Vedevo svettare, alti e luminosi
i girasoli dai grandi petali gialli,
gravidi di semi; I carri trainati dai
cavalli che, con lieve cigolio,
trasportavano lentamente, ma senza
sosta,i girasoli recisi dalle lame affilate.
Oh! Che gioia ritrovare la quiete
infinita della vita di campagna e
sentire giungere dalla cascina
la musica dell’ antico frantoio,
mentre le grandi macine di pietra
continuavano a girare e girare con
forza, per donarci l’olio del sole.
Gianfranco Gozio
Estate 2007
CORIANDOLI IN CITTA’
Percorro a piedi le vie del centro
e camminando vedo, immobili
sull’asfalto, un’infinità di coriandoli.
Pochi istanti e improvvisa arriva una folata di
vento. I coriandoli prendono vita, più colore e
corrono l’uno accanto all’altro con frenesia.

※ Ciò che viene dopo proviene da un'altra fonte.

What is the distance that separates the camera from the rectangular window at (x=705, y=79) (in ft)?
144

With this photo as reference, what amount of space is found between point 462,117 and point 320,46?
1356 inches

Sembran come impazziti, l’uno
supera l’altro e corrono, corrono
tutti verso la piazza.
Oh! Piccoli dischi di carta colorata
che rendete fugacemente felice me e
un bimbo che a mani aperte vi rincorre.
Poi di colpo cessa il vento. I coriandoli
ricadono uno a uno sul nero asfalto.
La gente, passando, li calpesta.
Sfavillio di un momento gioioso. Come
nell’inquieto gioco della vita tu vedi
la felicità volare, brillare, passare.